ME: (pretends hand is telephone) yes hello NASA is my new space rocket ready thanks please

@EddieMcSugarnut

I’m just a naked guy in an elm tree noticing the creepy way you stare at me through your bathroom window.

@SlabBaconBP

I find that the secret to not being insecure is to just be better than everybody at everything while being incredibly good looking.

@thesulk

Of course this is the year I bring my famous Romaine pie to my in-laws.

@DaHess1

Whenever someone dies they always tell me God called them home so that’s why I’ll never give Jesus my real phone number.

@Book_Krazy

TEACHER: Its report card day Timmy
TIMMY: I’m scared to look.
TEACHER: Don’t worry. It’s all B’s lol
*opens it & gets engulfed by bees*

@JayCee302

I finally started writing the book on herbs I’ve been putting off for so long, I guess it’s..

:looks directly at the camera:

“About thyme”

@lawyerthoughts

Dear law students: my opposing counsel just asked her witness how old she was when she turned 18. You’ll be fine.

@XplodingUnicorn

I tried to explain Pokémon to my 4-year-old.

After hearing myself say it out loud, I’m pretty sure I ruined both of our childhoods.

(Stored data entries)

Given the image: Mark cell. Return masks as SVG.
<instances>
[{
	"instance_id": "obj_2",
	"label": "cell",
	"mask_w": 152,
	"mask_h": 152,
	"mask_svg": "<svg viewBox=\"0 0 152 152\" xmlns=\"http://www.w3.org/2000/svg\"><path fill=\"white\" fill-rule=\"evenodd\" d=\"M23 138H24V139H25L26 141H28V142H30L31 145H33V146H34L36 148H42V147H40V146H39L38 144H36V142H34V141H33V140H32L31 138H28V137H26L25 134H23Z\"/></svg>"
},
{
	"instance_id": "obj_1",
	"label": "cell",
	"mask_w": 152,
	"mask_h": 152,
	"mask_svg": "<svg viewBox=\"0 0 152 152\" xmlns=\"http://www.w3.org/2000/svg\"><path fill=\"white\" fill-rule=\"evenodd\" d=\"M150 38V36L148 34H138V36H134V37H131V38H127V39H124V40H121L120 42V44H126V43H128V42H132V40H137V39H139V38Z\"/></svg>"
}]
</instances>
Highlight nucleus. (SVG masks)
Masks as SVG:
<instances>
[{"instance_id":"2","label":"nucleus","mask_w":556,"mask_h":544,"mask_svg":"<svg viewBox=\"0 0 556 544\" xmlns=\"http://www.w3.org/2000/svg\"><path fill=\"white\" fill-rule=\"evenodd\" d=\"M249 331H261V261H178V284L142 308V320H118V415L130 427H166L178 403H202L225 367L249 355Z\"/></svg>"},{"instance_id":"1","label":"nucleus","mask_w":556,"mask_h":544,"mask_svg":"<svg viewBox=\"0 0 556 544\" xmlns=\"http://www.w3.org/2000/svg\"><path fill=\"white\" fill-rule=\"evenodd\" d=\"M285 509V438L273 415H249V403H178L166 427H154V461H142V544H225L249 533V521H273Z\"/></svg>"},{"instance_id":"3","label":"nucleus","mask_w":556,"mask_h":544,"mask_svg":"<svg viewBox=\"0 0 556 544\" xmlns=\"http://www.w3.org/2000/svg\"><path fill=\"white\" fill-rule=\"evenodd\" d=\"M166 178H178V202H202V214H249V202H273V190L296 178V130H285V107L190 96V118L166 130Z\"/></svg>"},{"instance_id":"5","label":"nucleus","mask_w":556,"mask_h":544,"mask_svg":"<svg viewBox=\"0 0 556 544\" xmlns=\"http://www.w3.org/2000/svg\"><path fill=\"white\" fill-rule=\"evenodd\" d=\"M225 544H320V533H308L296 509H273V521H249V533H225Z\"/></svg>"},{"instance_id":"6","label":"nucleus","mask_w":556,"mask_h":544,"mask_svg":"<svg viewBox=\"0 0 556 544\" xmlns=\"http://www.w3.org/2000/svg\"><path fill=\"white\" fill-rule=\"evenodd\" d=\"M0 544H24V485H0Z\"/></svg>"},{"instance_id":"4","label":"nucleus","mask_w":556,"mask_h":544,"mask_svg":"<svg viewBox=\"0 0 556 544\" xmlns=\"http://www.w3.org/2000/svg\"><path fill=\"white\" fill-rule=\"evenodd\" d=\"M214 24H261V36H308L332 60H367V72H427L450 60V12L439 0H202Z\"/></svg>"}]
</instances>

▶ Exercise requirements:
**a)** In the tweet collection, what did the opposing counsel ask her witness?
**b)** Give the part of the tweet collection starting with "I’m just a naked" and going on through "incredibly good looking." again, renaming "elm tree" as "oak tree".

▶ Answers:
**a)** She asked her witness how old she was when she turned 18.

**b)**
I’m just a naked guy in an oak tree noticing the creepy way you stare at me through your bathroom window.

@SlabBaconBP

I find that the secret to not being insecure is to just be better than everybody at everything while being incredibly good looking.